TPM: With its very low rate of financial inclusion, is Mexico better placed than more mature markets, like the United States or Europe, to take advantage of a new fintech ecosystem?
JM: From our perspective, the answer is yes. There’s actually a target out there, to go from 40 per cent financial inclusion to 60 per cent in the next 10 years, and a big part of that is the technology, and how people use technology. Mexico is one of the countries in Latin America that has a larger penetration of mobile phones.
The other aspect is the make-up of the population. We have a very young population coming into their economically active years. That’s also very important, when you compare it to Europe especially.
And the other factor is the rise of people working remotely. An increasing number of people are in the gig economy, not only in delivery and driving, but also in design and finance work, and that’s growing. They too need to be financially included to get paid and to able to pay others.
TPM: How do the new digital technologies propel financial inclusion and new financial services for customers in Mexcio?
JM: The established players in the ecosystem are trying to improve their offering to the market, to bring in more people. On the other side, the companies that are fintech by design have very targeted offerings for customers. For example, there are neobanks targeting young people and fintechs targeting people in the informal economy and trying to bring them into the formal economy through improved offerings and by making them feel safe in the way that their money is secured, stored and moved easily.
TPM: As more financial institutions plug in and play with the fintechs that typically don’t have the customer base or the regulatory insight, how critical will the role of enablers be?
JM: Large banks want to work with fintechs, especially when they find that they can do something really fast which would otherwise take them a lot of time.
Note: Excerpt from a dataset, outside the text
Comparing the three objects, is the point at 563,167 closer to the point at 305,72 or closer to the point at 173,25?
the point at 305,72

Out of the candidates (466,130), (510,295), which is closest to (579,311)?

Now, the size of banks and the projects they’re doing don’t always allow them to open up to all the fintechs that want to work with them. That’s where enablers can play a big role – in helping banks to open up and helping the ecosystem to innovate faster. So, enablers will play a critical role in the years that financial institutions will take to build a new financial infrastructure, compared to the amount of resources that fintechs would have to put in to develop it. This time and resource is better used in developing the core businesses of the institutions or fintechs, whether it is lending, debit card, credit card, or whatever they’re doing. That’s where I see the enablers coming in.
TPM: What can fintechs and financial institutions gain from all the new data that is being obtained through digitisation?
JM: More data in the ecosystem is better for the consumer because, at the end of the day, the most important thing should be the consumer. If you have all the information, you can develop better products that are more targeted to your consumers’ needs. For financial institutions, the data can help to improve all their risk modelling with more precise information than what they have today, and that should enable better services and products for the consumer.
TPM: How can Belvo contribute in the journey towards open banking and interconnecting fintechs and large financial institutions?
JM: At this point, I think a lot of ‘open banking’ is in conversations. At Belvo, we see ourselves as enablers of that connection between large banks and new fintechs, helping both sides to collaborate and making the ecosystem friendlier for consumers. We see ourselves as a bridge between financial institutions and fintechs.
We believe that we are building the infrastructure that’s needed for fintechs to be able to access their customers’, or prospective customers’, financial data. At the same time, we are allowing for banks to share information and access information in a way that’s going to be more useful and make it cheaper and faster for them to develop better services and improve their risk models.